《MUMEI》
あの日の夕焼け
あの日、誓った紅い夕焼けは、黒に染まった、夕闇を押し退け、日々が終わるその最後の時間にまで、紅く小さな希望を植え付けた。

遅く帰った私の顔を見て、父は、食事を出し、小さく笑った。何もなく、ただ、食事を出し、力なく、振り替える様は、私を戒め、今を造る。

私の過去は、荒んではいるけれど、あの紅い夕焼けは、いつも、記憶に残っている。何もなく、何もかたらず、ただ、食事を出す父の背に、初めて、味わった、悲しみの雫と、ルールを誓い、自らで破ったそのルールは、新しい、ルールとなって、私に希望を与えた。
大人になって、ルールが、あると可笑しいなんていうけれど、ルールを破り、自由にしたところで、何もなく、何も考えず、ただ、新しいルールだけを、自分に、似合う、新しいルールだけを、造りはじめ、

また、ちぎり、造り直し、また、考え、世界というルールがあることを、知り世界にもたれても、やはり、ルールは、いつまでも、私の中にあり、いつまでも、いつまでも、甘い記憶と、確かな足取りを与えてくれる。

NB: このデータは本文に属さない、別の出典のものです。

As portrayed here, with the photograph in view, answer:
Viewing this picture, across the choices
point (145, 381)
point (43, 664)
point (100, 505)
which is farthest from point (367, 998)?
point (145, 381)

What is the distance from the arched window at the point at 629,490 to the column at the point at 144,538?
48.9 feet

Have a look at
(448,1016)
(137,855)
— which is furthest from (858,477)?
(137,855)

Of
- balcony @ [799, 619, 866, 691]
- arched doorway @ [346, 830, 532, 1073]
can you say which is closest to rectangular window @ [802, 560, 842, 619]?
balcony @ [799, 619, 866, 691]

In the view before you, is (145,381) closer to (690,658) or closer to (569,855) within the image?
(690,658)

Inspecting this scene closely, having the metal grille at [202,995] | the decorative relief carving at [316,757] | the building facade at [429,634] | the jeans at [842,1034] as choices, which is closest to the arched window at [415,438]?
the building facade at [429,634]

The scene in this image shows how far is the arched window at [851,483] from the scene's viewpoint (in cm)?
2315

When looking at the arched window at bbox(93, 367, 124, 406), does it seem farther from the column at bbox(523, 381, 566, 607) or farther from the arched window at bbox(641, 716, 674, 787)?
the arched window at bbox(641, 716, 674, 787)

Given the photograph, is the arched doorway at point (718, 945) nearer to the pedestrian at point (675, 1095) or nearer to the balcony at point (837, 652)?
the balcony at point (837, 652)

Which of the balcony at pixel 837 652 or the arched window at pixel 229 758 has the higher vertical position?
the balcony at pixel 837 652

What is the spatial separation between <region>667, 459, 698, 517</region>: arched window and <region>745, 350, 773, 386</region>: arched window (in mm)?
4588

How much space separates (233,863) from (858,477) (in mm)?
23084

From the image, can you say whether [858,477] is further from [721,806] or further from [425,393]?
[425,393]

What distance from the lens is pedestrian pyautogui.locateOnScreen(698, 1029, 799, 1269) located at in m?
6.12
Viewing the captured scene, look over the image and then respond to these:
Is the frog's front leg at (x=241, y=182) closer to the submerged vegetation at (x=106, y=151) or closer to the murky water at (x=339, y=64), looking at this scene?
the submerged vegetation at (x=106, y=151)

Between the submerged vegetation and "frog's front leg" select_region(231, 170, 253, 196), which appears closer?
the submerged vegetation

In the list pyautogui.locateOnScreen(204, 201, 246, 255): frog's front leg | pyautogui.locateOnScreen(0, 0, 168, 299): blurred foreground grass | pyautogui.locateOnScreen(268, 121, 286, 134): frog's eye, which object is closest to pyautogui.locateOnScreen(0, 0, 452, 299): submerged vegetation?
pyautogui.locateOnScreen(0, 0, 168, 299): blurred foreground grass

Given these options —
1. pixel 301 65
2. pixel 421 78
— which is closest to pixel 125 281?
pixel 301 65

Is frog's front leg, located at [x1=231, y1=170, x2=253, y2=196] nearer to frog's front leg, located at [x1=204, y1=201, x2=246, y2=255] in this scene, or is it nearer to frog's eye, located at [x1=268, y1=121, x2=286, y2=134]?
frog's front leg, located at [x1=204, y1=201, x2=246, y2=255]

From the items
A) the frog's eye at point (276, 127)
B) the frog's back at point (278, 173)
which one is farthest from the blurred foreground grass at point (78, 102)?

ルールを破る事は、約束と、時間とをも、破る事であり、時間のただ中にいても、自由のただ中にいても、ルールなき人生は、ただ、草原にたたずむ、無力な子供であり、ルールなき民は、自分たちをも、蔑む、理想なき集団に等しい。

今、この地球に生まれたならば、ただ限りない、この命のただ中に、戦争というルールで造られた、世界のレールを守るために、レールを教え、レールで戦い、レールを、また、外し、その時は、散ってみせます。
ただ、魂のなく、あの紅い夕焼けの丘に。